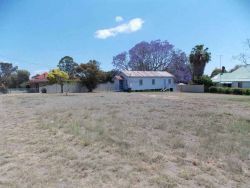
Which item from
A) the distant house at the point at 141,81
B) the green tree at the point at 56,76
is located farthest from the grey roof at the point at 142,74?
the green tree at the point at 56,76

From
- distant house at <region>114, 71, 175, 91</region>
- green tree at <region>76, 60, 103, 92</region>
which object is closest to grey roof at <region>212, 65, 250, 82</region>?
distant house at <region>114, 71, 175, 91</region>

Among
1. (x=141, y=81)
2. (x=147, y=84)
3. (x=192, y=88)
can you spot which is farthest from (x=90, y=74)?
(x=192, y=88)

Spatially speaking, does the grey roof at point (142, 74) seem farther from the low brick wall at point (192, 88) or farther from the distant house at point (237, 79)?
the distant house at point (237, 79)

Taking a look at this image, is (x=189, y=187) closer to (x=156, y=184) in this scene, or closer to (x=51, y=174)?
(x=156, y=184)

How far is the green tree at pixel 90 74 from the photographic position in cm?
4328

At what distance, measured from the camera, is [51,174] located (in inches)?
182

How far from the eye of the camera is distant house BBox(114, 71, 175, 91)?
47156 mm

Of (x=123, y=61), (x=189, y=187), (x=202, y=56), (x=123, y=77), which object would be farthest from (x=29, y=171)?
(x=123, y=61)

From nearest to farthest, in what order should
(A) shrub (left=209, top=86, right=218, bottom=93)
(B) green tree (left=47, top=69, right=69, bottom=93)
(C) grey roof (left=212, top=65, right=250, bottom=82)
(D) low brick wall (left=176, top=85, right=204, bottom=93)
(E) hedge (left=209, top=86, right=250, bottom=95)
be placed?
(B) green tree (left=47, top=69, right=69, bottom=93) → (E) hedge (left=209, top=86, right=250, bottom=95) → (A) shrub (left=209, top=86, right=218, bottom=93) → (D) low brick wall (left=176, top=85, right=204, bottom=93) → (C) grey roof (left=212, top=65, right=250, bottom=82)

◆ **Set problem**
Convert the data above, from the line containing "From nearest to" up to and including the last line of the data, into a two-column CSV with the headers text and answer. Put each field in double quotation marks and turn every line break inside a field into a space.

◆ **The completed task**
text,answer
"From nearest to farthest, in what order should (A) shrub (left=209, top=86, right=218, bottom=93) (B) green tree (left=47, top=69, right=69, bottom=93) (C) grey roof (left=212, top=65, right=250, bottom=82) (D) low brick wall (left=176, top=85, right=204, bottom=93) (E) hedge (left=209, top=86, right=250, bottom=95) be placed?","(B) green tree (left=47, top=69, right=69, bottom=93) → (E) hedge (left=209, top=86, right=250, bottom=95) → (A) shrub (left=209, top=86, right=218, bottom=93) → (D) low brick wall (left=176, top=85, right=204, bottom=93) → (C) grey roof (left=212, top=65, right=250, bottom=82)"